The simplest way to find out how much you should estimate is ask someone whose lifestyle you would like to emulate. If you don’t have any rich uncles, use the Internet. It shouldn’t be hard to find out the monthly expenditure of a person if you know the vicinity of their abode.

Let’s say this income is 100,000 a year (in today’s money). At current estimates, you could live up to an age of 90, but why not aim for a 100? That’s 45 years of life post retirement. You could almost have a second career!

Because of inflation, you’ll really need 200,000 in your first year of retirement, and it will go up to 400,000 by the 30th year of retirement (you’re 85), and so on. If you don’t take interest on investments into consideration after you retire, you’ll need about 17 million.

This is why your money should ideally also earn interest while it waits to get spent. This way you don’t have to make that 17 million upfront.

The simplest way to get this done is own a business, property or investment that pays you your retirement expenses every year while appreciating at a rate that covers not only your retirement expenses but also inflation and any taxes you might have to pay.

E.g., if you need to spend 200,000 when you’re 55, and about 600,000 when you’re 100, you’ll need to find an investment, property or business that can give you:

  • 200,000 per year. If that’s 10% of your total investment, then your asset should be worth 2 million.
  • 2.5% per year for inflation, and
  • 30% of your earnings (10% of your asset) for taxes, accounting for both your asset should be worth 3 million.

This means, you might have a property (apartment complex, motel, etc.), business (your own business, other small businesses, etc.) or investment (stocks, bonds, businesses, loans, etc.) that is worth 3 million when you’re 55 and gives you about 15.5% annually so you can lead your dream retirement.

☆ ☆ ☆ ☆ ☆

## Direction 1:
Rewrite the paragraph of the retirement text that begins "Because of inflation" more briefly, keeping its main facts.
The text and the entries below are unrelated to each other.

## Records provided:
☆ ☆ ☆ ☆ ☆

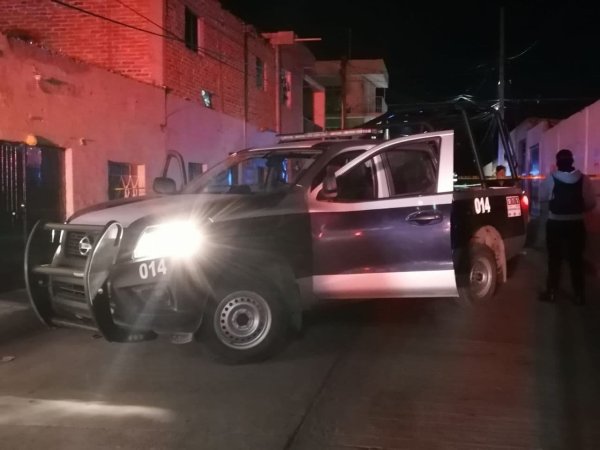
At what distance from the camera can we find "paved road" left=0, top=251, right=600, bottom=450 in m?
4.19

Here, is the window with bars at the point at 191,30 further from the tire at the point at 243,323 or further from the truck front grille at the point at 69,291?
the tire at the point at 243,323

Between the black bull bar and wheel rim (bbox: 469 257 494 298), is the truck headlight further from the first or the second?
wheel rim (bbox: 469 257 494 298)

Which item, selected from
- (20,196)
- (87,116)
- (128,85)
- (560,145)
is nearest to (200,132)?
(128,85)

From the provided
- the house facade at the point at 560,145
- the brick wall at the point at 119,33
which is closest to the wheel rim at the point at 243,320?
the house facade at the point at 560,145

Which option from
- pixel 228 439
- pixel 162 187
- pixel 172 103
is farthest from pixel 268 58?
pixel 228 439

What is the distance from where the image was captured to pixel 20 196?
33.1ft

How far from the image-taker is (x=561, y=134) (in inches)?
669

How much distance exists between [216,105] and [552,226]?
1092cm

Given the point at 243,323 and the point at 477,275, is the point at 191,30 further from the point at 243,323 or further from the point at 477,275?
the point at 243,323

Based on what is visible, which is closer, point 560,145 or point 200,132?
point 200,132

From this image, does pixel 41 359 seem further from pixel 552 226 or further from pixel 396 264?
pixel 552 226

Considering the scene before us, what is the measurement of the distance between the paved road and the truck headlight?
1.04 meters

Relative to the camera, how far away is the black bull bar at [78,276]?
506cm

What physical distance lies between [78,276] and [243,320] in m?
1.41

☆ ☆ ☆ ☆ ☆

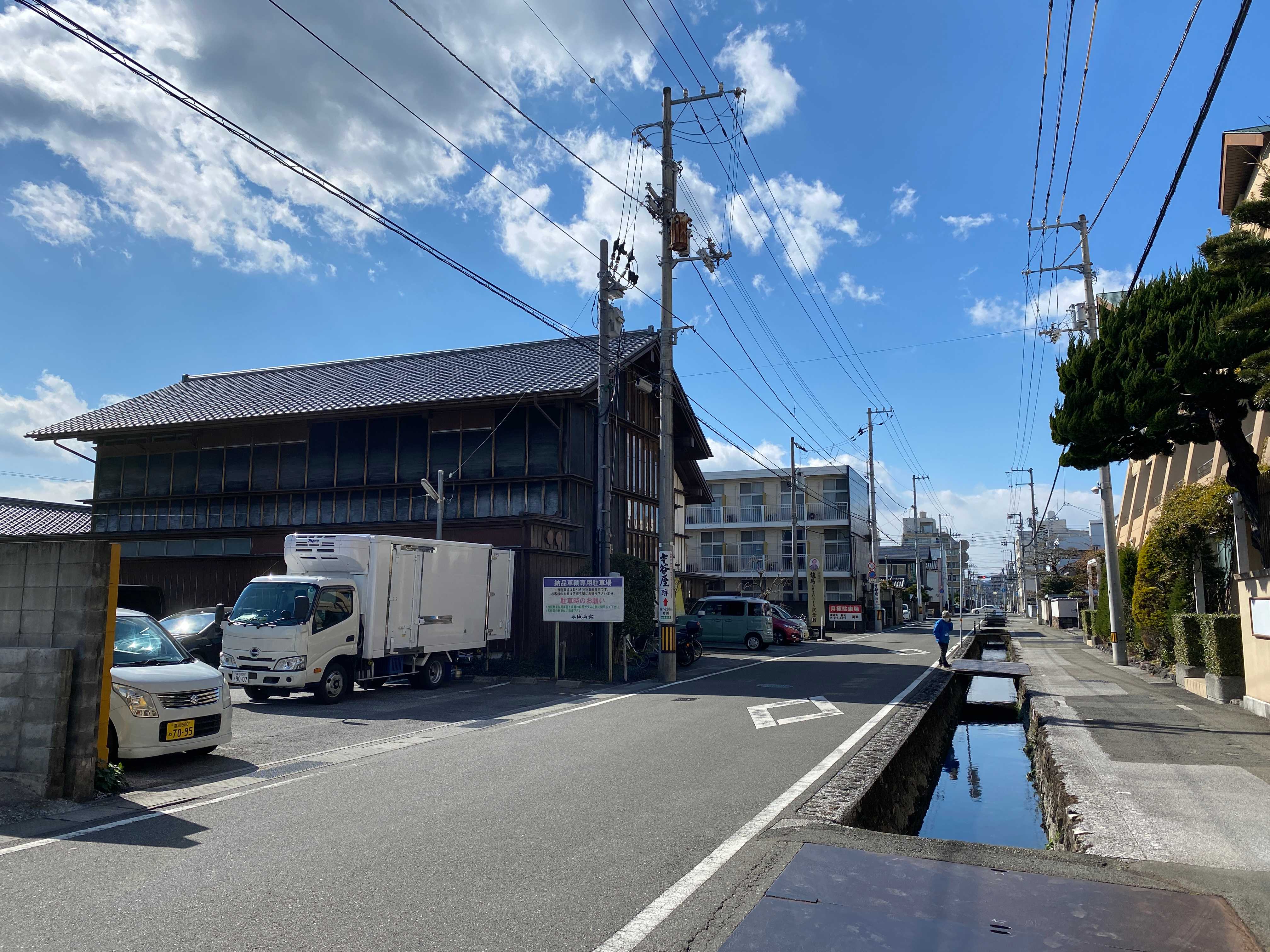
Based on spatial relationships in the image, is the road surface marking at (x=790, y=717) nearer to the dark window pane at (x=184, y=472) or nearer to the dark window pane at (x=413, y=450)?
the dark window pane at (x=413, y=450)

☆ ☆ ☆ ☆ ☆

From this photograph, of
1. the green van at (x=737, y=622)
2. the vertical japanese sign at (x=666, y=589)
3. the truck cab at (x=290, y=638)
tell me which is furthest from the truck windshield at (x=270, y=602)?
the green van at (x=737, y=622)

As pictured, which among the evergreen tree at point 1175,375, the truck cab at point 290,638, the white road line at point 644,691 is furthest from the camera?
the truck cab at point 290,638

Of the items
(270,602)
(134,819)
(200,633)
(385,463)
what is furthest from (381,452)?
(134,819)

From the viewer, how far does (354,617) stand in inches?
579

☆ ☆ ☆ ☆ ☆

## Direction 2:
Report how many lines of the entries contain the string "bull". Case counts. Give only the number.

## Written solution 1:
With inflation, you will need 200,000 in your first retirement year and 400,000 by the 30th year, at age 85. Without counting interest on investments after retirement, the total needed is about 17 million.

## Written solution 2:
2